Пожилой господин изучающе посмотрел на длинный столбик сигарного пепла.
— Что ж, пожалуй, нечто подобное я и предполагал. Ничего удивительного в общем-то. Ты ведь не так далеко ушел от земли. Отец твоей матери был фермером, и весьма успешным, надо сказать, а по нашей линии, о Господи, да до сих пор глина от башмаков не отлипла. Вот такие дела. Теперь-то деревенская жизнь ассоциируется с текстилем, если только я верно употребляю это слово. Ассоциируется. Точно, так и надо сказать. Хорошо, и что же дальше?

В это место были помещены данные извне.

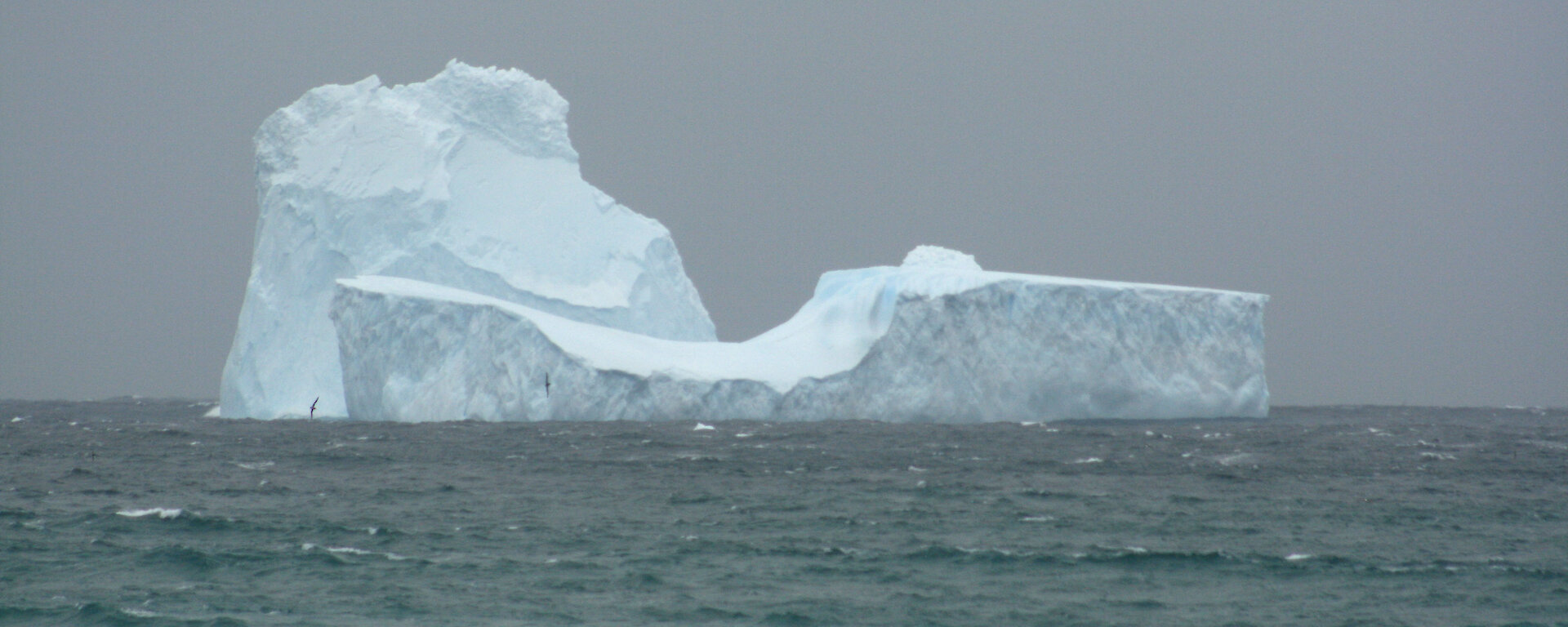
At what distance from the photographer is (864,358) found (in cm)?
2323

— А дальше я собираюсь присмотреть ферму, прозондирую ситуацию. Есть ребята, которые при возможности наведут меня на хорошую ферму. Это мои йельские знакомые.
— Ясно. Не сомневаюсь, ты понимаешь, что хорошая ферма — это, как правило, семейное дело, потому она и хорошая, и не часто встретишь хорошего фермера, готового расстаться со своей фермой, разве что нужда заставляет. У твоего деда, мистера Хармона, не было сыновей, потому он и продал ферму.
— Так я и думал.
— И я надеюсь, что мой сын, пусть даже ему и не по душе мир бизнеса… я уверен, что мой сын… э-э… как бы это сказать… словом, ты, наверное, слышал предостережение: caveat emptor[5].